Шумский, переворачиваясь на бок, заскрипел раскладушкой и тяжко вздохнул.

Наутро предстояло срочно найти гостиницу. В советское время в нашем городе было не так-то много отелей: четыре-пять престижных и ещё несколько совсем простых — с длинными, во весь этаж, балконами, разделёнными тонкими перегородками. В недоступном прежде «Интуристе» царил дух запустения. Мне согласились сдать номер, но предупредили, что нет горячей воды, и отсутствуют розетки. В фойе «Националя» бродили люди бандитского вида — по-видимому, здесь была их штаб-квартира.

Выручил капитализм. В экономике по-прежнему царил хаос, население продолжало нищать, но сфера услуг начала расцветать — повсюду открывались уютные кафе, салоны красоты, магазины самой разной направленности. Раздел «Туризм» в газете бесплатных объявлений предлагал адреса нескольких мини-отелей. Я выбрал тот, что располагался неподалёку от Дома культуры университета, чтобы показать партнёрше по Спектаклю здание, в котором мне доводилось выходить на сцену. В нём оказалось всего шесть номеров — по два на этаже.
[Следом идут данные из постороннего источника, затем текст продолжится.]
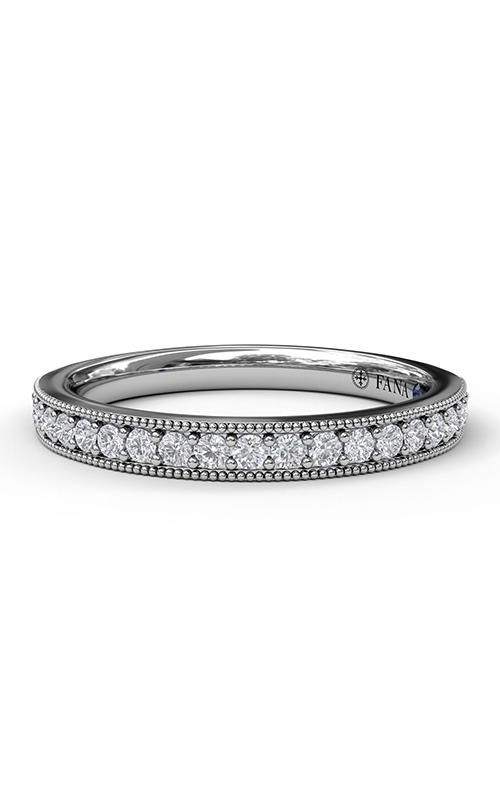 Fana Matching Band W3056 product image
До встречи в аэропорту оставалось ещё четыре часа. Солнце заливало улицы — вовсю ощущалось приближение весны, а, может, это она и была. В сравнении с Москвой непривычно тепло, можно идти в расстегнутой куртке. Я решился прогуляться по городу, по которому так соскучился.

На подходе к площади Победы кто-то схватил меня за локоть и потянул к себе:

— Солнышко, сколько лет, сколько зим!

Розовое лицо Вероники сияло восторженным изумлением.

— Привет! — не задумываясь, я приобнял её за плечи и быстро чмокнул в щёку. Она тоже обхватила меня руками и на несколько секунд прижалась. — Так ты вернулась? — спросил я, когда объятия разомкнулись.

— Да, — подтвердила она, всё ещё разглядывая меня с радостным недоверием. — А ты теперь где?..

Выяснилось: Вероника работает рядом, в бывшем «Детском мире», в бутике женского нижнего белья и выскочила на минутку перекурить (да, она стала курильщицей). Мы пересекли проезжую часть, вошли в парк Победы, где сто лет назад произошло наше объяснение, и уселись на первую свободную скамейку. По пути моя первая женщина щебетала: «Не могу поверить!.. Вот так встреча! Ты, солнышко повзрослел — такой стильный мужчина! Не женился?..» и время от времени, слегка наклоняясь вперёд, заглядывала мне в лицо. Я тоже был рад нашей неожиданной встрече, но почему-то испытывал неловкость. Возможно, опасался, что нас может увидеть Вероникин муж. А если она уже развелась и захочет возобновить отношения? Тогда получится ещё более неловко.

— Ну, рассказывай, — сказала она, когда оба задымили.

— Да что рассказывать, — ответил я, пожав плечами, — рассказывать, в общем-то, нечего…

И вкратце сообщил, что три года учился на историческом, потом бросил и сейчас учусь в Москве на юриста.

— Правильно, солнышко, — одобрила Вероника, — юристы сейчас востребованы, я тоже на курсы бухгалтеров хочу записаться… — Она посмотрела с внезапным любопытством: — А правда, что в Москве меньше, чем за тысячу долларов в месяц работать не соглашаются? Не приезжие, а сами москвичи?